The shadow approached Joan slowly; the extremity of it reached her, flowed over her, clothed her in its awful splendor. In that immortal light her face, only humanly beautiful before, became divine; flooded with that transforming glory her mean peasant habit was become like to the raiment of the sun-clothed children of God as we see them thronging the terraces of the Throne in our dreams and imaginings.
Presently she rose and stood, with her head still bowed a little, and with her arms down and the ends of her fingers lightly laced together in front of her; and standing so, all drenched with that wonderful light, and yet apparently not knowing it, she seemed to listen-but I heard nothing. After a little she raised her head, and looked up as one might look up toward the face of a giant, and then clasped her hands and lifted them high, imploringly, and began to plead. I heard some of the words. I heard her say-
"But I am so young! oh, so young to leave my mother and my home and go out into the strange world to undertake a thing so great! Ah, how can I talk with men, be comrade with men?-soldiers! It would give me over to insult, and rude usage, and contempt.
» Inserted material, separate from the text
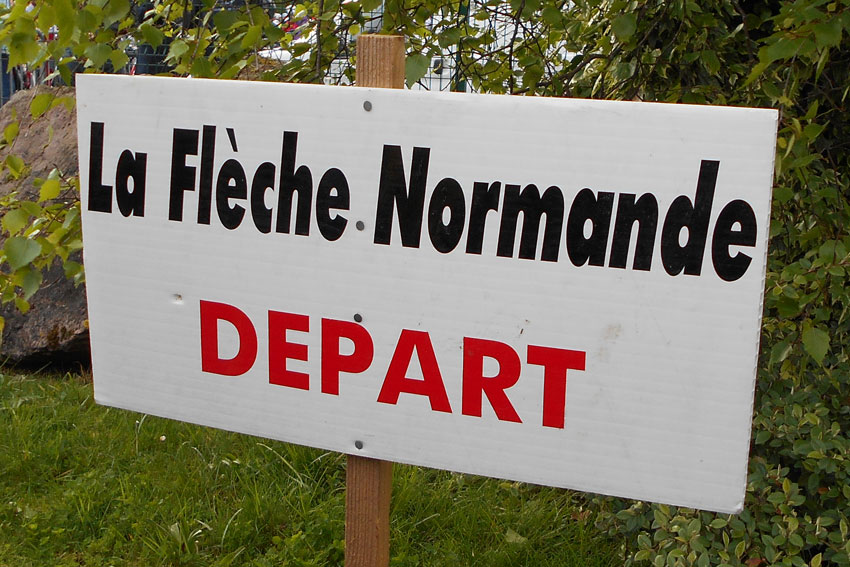 14_03_Cabourg - FN2014_13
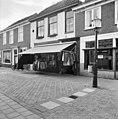 Voorgevels Langstraat - Wassenaar - 20250766 - RCE.jpg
How can I go to the great wars, and lead armies?-I a girl, and ignorant of such things, knowing nothing of arms, nor how to mount a horse, nor ride it… Yet-if it is commanded-"
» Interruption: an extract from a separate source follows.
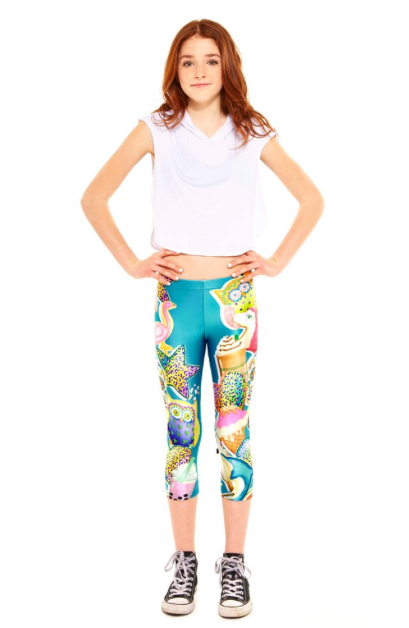 "Terez ""SweetAmbs Capri Leggings"""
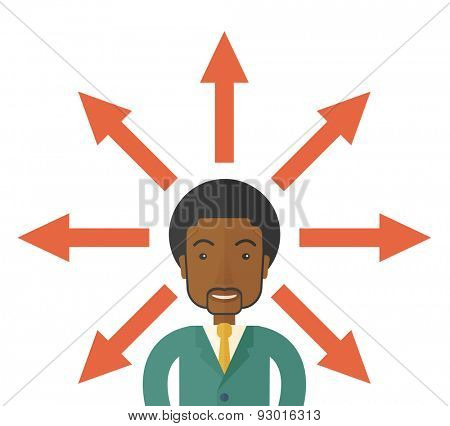 A black businessman being confused with too many directions, presenting with arrows, to make decision. A Contemporary style. Vector flat design illustration isolated white background. Square layout.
Her voice sank a little, and was broken by sobs, and I made out no more of her words. Then I came to myself. I reflected that I had been intruding upon a mystery of God-and what might my punishment be? I was afraid, and went deeper into the wood. Then I carved a mark in the bark of a tree, saying to myself, it may be that I am dreaming and have not seen this vision at all. I will come again, when I know that I am awake and not dreaming, and see if this mark is still here; then I shall know.
Notice how detailed it is. Louis states the actual date, the location in detail, the weather, the birds acting in unison with Joan. Twain is making sure that the visions and voices Joan hears are true. There is no ambiguity for at least two reason I can think of.
First, Twain is telling us the complete divinity of Joan's claims are true. A modern writer would probably couch her visions and voices in ambiguity because the secular modernist couldn't quite believe it. He has to attribute it to psychology or coincidence or misunderstood science, if not to outright lies. And those secular modernists were already there in Twain's time. But Twain is clearly separating himself from them here. For all of Twain's personal antipathy toward organized religion, he is clearly separating himself here from the secular enlightenment. He is saying that Joan of Arc really communicated with the divine.
Second, and perhaps more important to the logic of the novel, Twain is showing us the truth against the falsified evidence against Joan at her trial. When she goes on trial later in the novel, we will know the truth, and we will feel the villainy of her accusers. Not only will we know the truth of her visions, but we will have her endeared in our hearts because she is clearly acting on behalf of God.